Other kitchen utensils are; the penu or pestle, made in stone or
coral; the hue or calabash, used to keep the mite hue or fafaru; the
'ana or coconut scraper++though nowadays metal-pointed scrapers have
replaced the traditional coral instrument, now only found in
old-fashioned households.

The tama'ara'a is not just a meal. It has all the characteristics of
a feast in the country and no effort is spared to make the table and
the surroundings as colorful as possible, with plants, fruits and

Each guest is received with great attention and is crowned with
flowers; the tiare tahiti, the tipanie, the fara [pandanus]. On the
ground or on a table covered with banana leaves (green ni'au [coconut
palms]) the crockery is laid out; 'umete, hue, bamboo cups, green
coconuts and split emptied coconut shells.

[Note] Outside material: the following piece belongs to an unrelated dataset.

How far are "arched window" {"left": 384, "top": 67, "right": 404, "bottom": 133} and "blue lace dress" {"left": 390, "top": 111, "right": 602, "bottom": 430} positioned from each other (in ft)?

Tradition demands that
the ma'a [food] tahiti be eaten with the fingers and therefore no
cutlery is laid out.

A tama'ara'a is always a happy occasion. The family meets, friends
come together, and everyone is gay. There is music of course,
because in Polynesia a meal starts and ends with singing. A small
orchestra is improvised (all Tahitians are amateur musicians) with
guitars, ukelele and bass. (This bass is a unique instrument; it is
built with a 20 litre oil-drum, a broomstick an a string tying one to
the other, and the sounds are obtained by plucking the string.)
Punch, beer and red wine contribute to the gaiety.